Nach der Prüfung von vier Optionen hat die Regionalregierung grünes Licht für die Verbindung zwischen Mar de Cristal und Valdebebas Norte gegeben, die Punkte wie den Terminal T4 des Flughafens Adolfo Suárez-Madrid Barajas und Ifema Madrid miteinander verbindet. Sie werden wie folgt verteilt:
- Mar de Cristal. Hier gibt’s eine Verbindung zu den Linien 4 und 8 unter der Calle Arequipa.
- Ifema-Cárcavas. Neben der Erweiterung des Messegeländes.
- Verkehrsknotenpunkt Valdebebas / Ciudad de la Justicia.
- Krankenhaus Enfermera Isabel Zendal.
- T4 – Flughafen Adolfo Suárez Madrid-Barajas. Wird mit der Linie 8 verbunden sein.
- Valdebebas Norte. In der Nähe des zukünftigen Einkaufszentrums Valdebebas Shopping, dem größten der Region.
Laut den Unterlagen, die Europa Press gesehen hat, liegt das Basisbudget für die Ausschreibung bei 599.331.470,59 € (ohne MwSt.) und der Baubeginn für diesen Abschnitt ist für 2027 geplant. Die Bauzeit wird auf drei Jahre und drei Monate geschätzt.

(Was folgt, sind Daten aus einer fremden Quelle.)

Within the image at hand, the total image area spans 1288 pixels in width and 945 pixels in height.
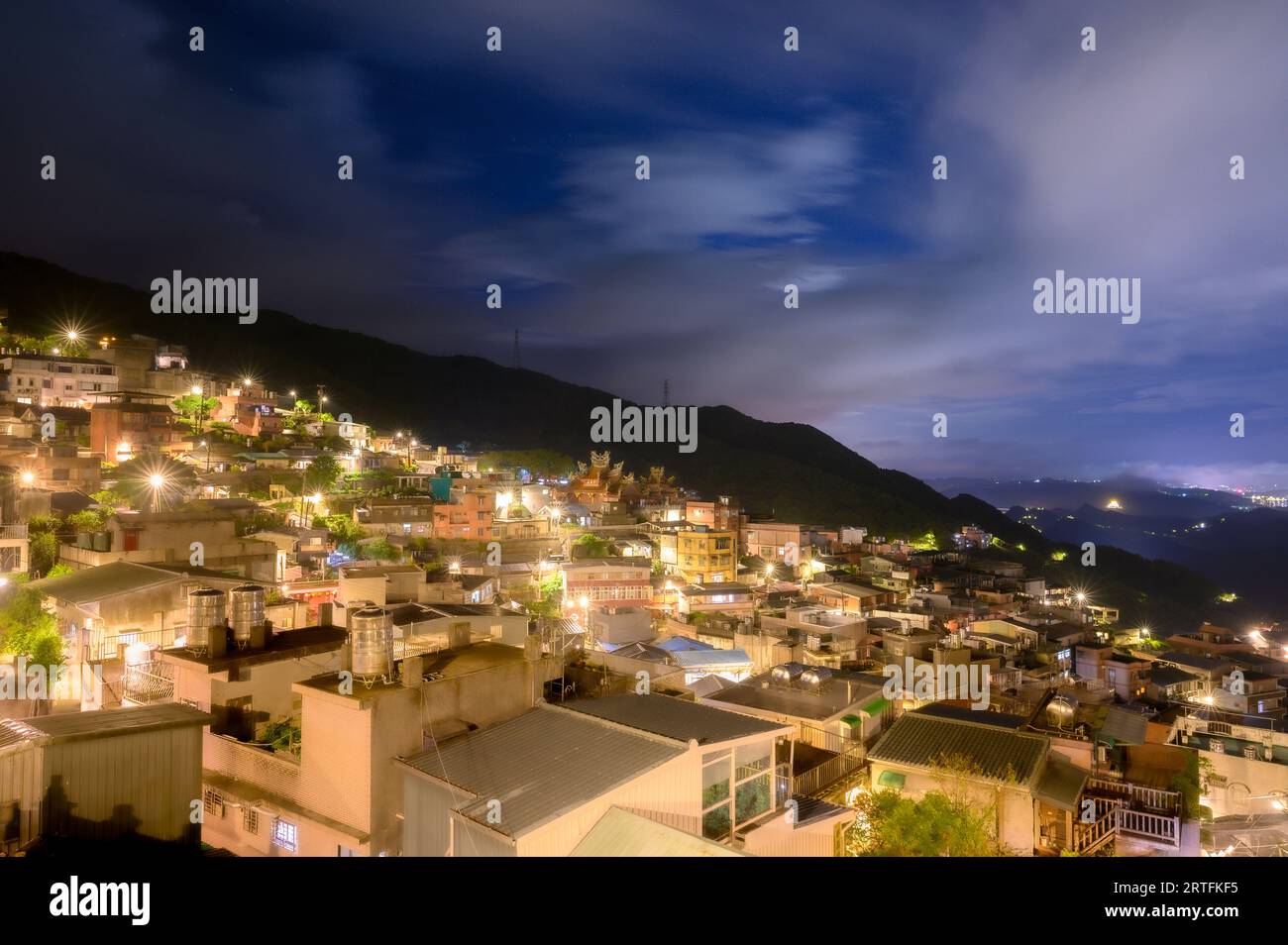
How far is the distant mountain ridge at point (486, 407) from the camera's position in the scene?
198ft

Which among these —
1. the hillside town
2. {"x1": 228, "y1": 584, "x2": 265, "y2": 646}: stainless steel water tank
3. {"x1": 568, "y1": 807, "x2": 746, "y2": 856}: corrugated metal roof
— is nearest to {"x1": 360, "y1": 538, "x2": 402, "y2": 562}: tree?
the hillside town

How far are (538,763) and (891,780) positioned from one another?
561 centimetres

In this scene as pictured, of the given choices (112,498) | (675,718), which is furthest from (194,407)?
(675,718)

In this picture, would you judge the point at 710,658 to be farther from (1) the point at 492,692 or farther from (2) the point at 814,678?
(1) the point at 492,692

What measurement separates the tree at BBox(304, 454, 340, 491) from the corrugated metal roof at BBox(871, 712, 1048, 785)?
76.1 feet

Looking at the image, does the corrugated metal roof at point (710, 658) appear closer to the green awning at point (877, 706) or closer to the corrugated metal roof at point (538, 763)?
the green awning at point (877, 706)

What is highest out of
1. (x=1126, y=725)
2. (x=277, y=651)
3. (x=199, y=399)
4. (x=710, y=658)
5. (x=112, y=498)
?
(x=199, y=399)

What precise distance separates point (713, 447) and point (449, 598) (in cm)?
6334

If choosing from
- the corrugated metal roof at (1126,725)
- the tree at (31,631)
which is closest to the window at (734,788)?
the tree at (31,631)

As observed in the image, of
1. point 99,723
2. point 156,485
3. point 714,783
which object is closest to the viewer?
point 99,723

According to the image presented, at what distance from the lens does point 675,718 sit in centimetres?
680

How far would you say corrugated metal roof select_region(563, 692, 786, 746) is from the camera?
626 cm
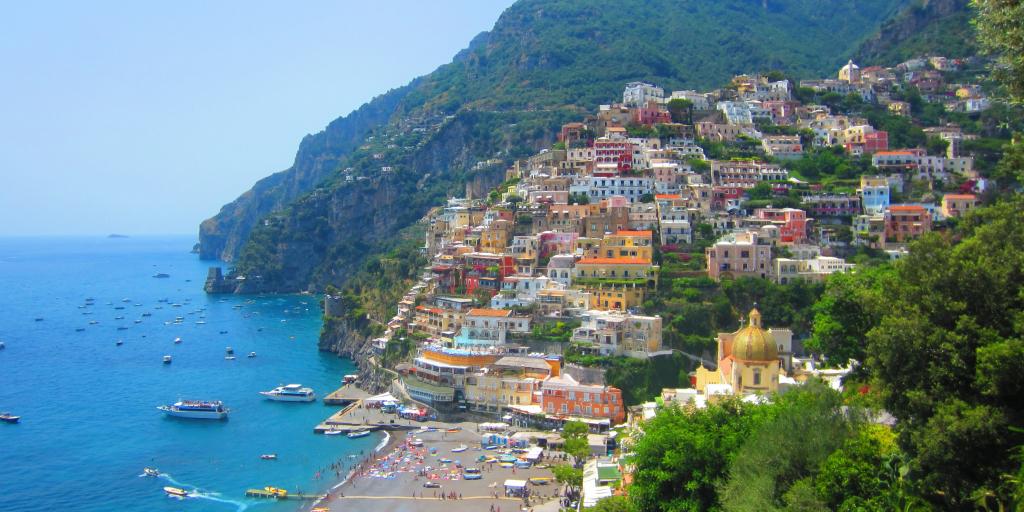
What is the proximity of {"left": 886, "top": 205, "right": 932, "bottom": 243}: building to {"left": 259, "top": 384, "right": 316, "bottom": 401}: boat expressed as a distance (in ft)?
140

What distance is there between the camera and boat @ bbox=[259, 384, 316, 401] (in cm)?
6275

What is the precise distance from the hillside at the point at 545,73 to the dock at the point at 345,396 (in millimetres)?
52755

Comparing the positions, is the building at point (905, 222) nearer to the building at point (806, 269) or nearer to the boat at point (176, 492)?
the building at point (806, 269)

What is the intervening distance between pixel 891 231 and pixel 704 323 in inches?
721

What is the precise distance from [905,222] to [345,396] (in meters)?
41.5

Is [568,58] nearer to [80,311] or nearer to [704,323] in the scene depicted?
[80,311]

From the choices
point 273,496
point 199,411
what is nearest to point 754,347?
point 273,496

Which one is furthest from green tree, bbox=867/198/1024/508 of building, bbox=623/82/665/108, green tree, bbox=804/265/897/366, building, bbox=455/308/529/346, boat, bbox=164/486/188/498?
building, bbox=623/82/665/108

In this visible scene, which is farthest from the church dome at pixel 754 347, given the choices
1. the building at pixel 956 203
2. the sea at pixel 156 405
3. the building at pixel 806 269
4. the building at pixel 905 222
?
the building at pixel 956 203

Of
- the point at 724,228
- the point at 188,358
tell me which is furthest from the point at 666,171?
the point at 188,358

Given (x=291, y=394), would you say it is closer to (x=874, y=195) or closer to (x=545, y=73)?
(x=874, y=195)

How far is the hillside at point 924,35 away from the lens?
108875 mm

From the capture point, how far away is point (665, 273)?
57875 millimetres

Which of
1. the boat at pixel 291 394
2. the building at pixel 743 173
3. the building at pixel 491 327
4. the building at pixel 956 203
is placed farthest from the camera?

U-Bahn-Linie 11: eine umstrittene Erweiterung mit Protesten der Anwohner

Die Verlängerung der U-Bahn-Linie 11 wurde von Protesten der Anwohner in verschiedenen betroffenen Stadtvierteln begleitet. In Madrid Río und Comillas, zwei der betroffenen Gebiete, gelang es den Anwohnern im Jahr 2023, die ursprünglich von der Regionalregierung von Madrid für die Umsetzung des Projekts geplante Anzahl von Baumfällungen zu reduzieren, wodurch eine Änderung der Trassenführung erforderlich wurde.
Außerdem fordern die Leute aus dem Viertel Las Águilas schon seit Jahren eine Station der Linie 11 für diesen Teil von Latina, die aber nicht kommt: Im Januar dieses Jahres haben sie eine Demo zu dieser alten Forderung des Viertels gemacht, weil die Trasse des Projekts das nicht vorsieht. Die Regionalregierung von Madrid hat das auch nicht vor.
Seit 2023 laufen die Arbeiten an dem Abschnitt, der die Plaza Elíptica mit Conde Casal verbinden wird und den Bau von fünf Stationen vorsieht : zwei neu angelegte (Comillas und Madrid Río) und drei Verbindungsstationen (Palos de la Frontera, Atocha und Conde de Casal). Ende 2026 hat die Regionalregierung von Madrid gesagt, dass „mehr als 50 % der Arbeiten abgeschlossen sind”.
Nach Angaben der Regionalregierung wird diese neue Diagonale „diese Strecke zu einer wichtigen Nord-Süd-Verkehrsachse machen”, allerdings mit unterschiedlichen Auswirkungen je nach Wohnort.